The rennet was then added to the heated milk in order to prepare the curd. As the milk coagulated on the surface first, while most of the bottom remained liquid, the dairyman intervened with a big whip, a big rectangular framework that was crossed by strings as thin as harf strings, which allowed to break the surface layer and obtain a homogeneous mass in the whole cauldron.

The product was then heated on the stove again: this cooking phase was completed when a temperature of around 50° was reached. The clot was then extracted with canvases and put in round wooden moulds. The cheese was pressed with a manual press for one day, so that it could take on its characteristic round shape. The next step was the salting in brine. The aging process was then carried out by placing the cheese wheels on some wooden boards to facilitate the completion of fermentation.

The product that remained after the butter was extracted with the canvases, was put into the skimmer, a centrifuge machine that separated the whey from the cream, which was gathered in a container. The next day, the cream was put into the butter churn and shaken to produce more butter.

The whey that remained in the skimmer was usually given to the farmers to feed the pigs.
---+---
■ What the task requires
Edit the cheesemaking passage by writing out everything from "The rennet was" down to "completion of fermentation." with "dairyman" changed to "cheesemaker".

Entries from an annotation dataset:
---+---
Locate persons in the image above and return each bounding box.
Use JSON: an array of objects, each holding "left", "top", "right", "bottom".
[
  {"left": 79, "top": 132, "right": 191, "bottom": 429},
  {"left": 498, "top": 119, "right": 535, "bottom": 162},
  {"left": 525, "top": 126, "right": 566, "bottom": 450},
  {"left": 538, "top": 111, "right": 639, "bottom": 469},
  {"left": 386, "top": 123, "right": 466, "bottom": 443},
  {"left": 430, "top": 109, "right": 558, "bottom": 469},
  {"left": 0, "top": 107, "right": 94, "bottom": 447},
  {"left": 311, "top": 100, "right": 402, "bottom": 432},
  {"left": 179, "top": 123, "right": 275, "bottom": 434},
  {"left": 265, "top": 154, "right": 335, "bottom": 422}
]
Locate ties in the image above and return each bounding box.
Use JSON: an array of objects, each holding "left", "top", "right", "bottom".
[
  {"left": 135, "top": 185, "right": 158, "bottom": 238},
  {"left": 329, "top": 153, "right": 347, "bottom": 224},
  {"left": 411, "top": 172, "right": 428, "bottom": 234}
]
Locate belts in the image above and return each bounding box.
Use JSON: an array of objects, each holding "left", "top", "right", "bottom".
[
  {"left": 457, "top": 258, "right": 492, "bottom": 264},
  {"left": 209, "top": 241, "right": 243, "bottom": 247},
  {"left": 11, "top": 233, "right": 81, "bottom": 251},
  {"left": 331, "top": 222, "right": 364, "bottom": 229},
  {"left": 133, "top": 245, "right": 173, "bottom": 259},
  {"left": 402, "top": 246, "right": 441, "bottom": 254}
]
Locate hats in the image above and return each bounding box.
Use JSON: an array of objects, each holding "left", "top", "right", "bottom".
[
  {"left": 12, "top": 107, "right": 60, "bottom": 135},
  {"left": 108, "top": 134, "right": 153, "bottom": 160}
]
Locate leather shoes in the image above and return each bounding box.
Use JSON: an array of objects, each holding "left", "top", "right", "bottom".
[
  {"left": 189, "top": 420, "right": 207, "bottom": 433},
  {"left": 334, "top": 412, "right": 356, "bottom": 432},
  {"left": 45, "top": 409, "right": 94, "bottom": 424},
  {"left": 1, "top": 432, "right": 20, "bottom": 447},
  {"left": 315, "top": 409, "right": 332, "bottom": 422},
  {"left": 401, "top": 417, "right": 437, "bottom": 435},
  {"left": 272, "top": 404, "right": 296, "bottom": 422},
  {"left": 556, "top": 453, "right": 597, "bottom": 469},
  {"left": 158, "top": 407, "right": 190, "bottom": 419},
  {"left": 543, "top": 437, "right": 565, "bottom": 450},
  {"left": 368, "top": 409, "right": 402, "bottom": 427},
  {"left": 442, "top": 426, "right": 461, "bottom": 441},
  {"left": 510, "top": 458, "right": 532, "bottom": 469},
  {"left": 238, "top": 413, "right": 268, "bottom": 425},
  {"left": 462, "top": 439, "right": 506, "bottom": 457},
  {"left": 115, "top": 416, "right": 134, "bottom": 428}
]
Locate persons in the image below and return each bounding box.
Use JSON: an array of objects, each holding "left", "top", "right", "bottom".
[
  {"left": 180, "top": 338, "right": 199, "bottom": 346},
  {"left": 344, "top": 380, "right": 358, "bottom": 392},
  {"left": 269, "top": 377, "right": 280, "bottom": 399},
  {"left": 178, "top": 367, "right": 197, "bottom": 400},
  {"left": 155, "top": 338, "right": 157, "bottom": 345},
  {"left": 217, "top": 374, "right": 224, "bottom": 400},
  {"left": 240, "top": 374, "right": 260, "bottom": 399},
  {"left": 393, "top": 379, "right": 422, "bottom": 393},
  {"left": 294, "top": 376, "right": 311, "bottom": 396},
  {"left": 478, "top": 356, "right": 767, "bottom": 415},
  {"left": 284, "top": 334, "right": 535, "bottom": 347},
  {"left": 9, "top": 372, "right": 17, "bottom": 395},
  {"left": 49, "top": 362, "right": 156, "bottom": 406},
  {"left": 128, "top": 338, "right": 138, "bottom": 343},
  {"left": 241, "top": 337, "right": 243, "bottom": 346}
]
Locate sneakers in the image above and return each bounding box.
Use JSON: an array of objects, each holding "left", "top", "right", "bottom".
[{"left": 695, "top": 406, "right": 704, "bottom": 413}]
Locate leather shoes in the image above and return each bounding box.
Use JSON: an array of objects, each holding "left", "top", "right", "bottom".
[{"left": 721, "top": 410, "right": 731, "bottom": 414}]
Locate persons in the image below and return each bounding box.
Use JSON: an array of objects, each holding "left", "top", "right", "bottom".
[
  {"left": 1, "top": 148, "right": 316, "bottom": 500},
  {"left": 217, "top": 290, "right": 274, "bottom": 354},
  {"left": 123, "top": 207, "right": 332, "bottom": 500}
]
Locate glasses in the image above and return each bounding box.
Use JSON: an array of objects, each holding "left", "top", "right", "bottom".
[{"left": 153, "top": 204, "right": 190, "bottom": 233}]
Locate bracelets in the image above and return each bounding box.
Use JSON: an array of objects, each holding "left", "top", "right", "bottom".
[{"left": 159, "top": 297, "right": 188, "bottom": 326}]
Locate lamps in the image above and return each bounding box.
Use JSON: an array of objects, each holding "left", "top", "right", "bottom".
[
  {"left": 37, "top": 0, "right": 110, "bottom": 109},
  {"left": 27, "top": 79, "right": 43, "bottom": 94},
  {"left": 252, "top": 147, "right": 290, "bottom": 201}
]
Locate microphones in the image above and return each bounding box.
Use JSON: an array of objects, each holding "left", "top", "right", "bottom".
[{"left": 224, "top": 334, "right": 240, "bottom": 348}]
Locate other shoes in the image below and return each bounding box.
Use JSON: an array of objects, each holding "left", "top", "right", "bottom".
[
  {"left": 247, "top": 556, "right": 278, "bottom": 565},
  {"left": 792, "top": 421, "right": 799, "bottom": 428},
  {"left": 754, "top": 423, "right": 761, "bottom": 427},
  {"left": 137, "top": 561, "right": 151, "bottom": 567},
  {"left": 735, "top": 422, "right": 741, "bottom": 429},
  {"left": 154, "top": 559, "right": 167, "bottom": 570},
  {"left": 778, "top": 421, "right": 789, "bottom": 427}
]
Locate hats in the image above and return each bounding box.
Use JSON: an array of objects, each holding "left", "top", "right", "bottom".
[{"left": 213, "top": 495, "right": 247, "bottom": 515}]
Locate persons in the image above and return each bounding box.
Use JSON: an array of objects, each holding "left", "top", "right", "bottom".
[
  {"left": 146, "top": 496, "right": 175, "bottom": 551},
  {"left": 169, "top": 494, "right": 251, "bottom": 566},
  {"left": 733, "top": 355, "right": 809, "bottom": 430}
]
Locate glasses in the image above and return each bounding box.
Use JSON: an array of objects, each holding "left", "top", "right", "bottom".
---+---
■ Task response
The rennet was then added to the heated milk in order to prepare the curd. As the milk coagulated on the surface first, while most of the bottom remained liquid, the cheesemaker intervened with a big whip, a big rectangular framework that was crossed by strings as thin as harf strings, which allowed to break the surface layer and obtain a homogeneous mass in the whole cauldron.

The product was then heated on the stove again: this cooking phase was completed when a temperature of around 50° was reached. The clot was then extracted with canvases and put in round wooden moulds. The cheese was pressed with a manual press for one day, so that it could take on its characteristic round shape. The next step was the salting in brine. The aging process was then carried out by placing the cheese wheels on some wooden boards to facilitate the completion of fermentation.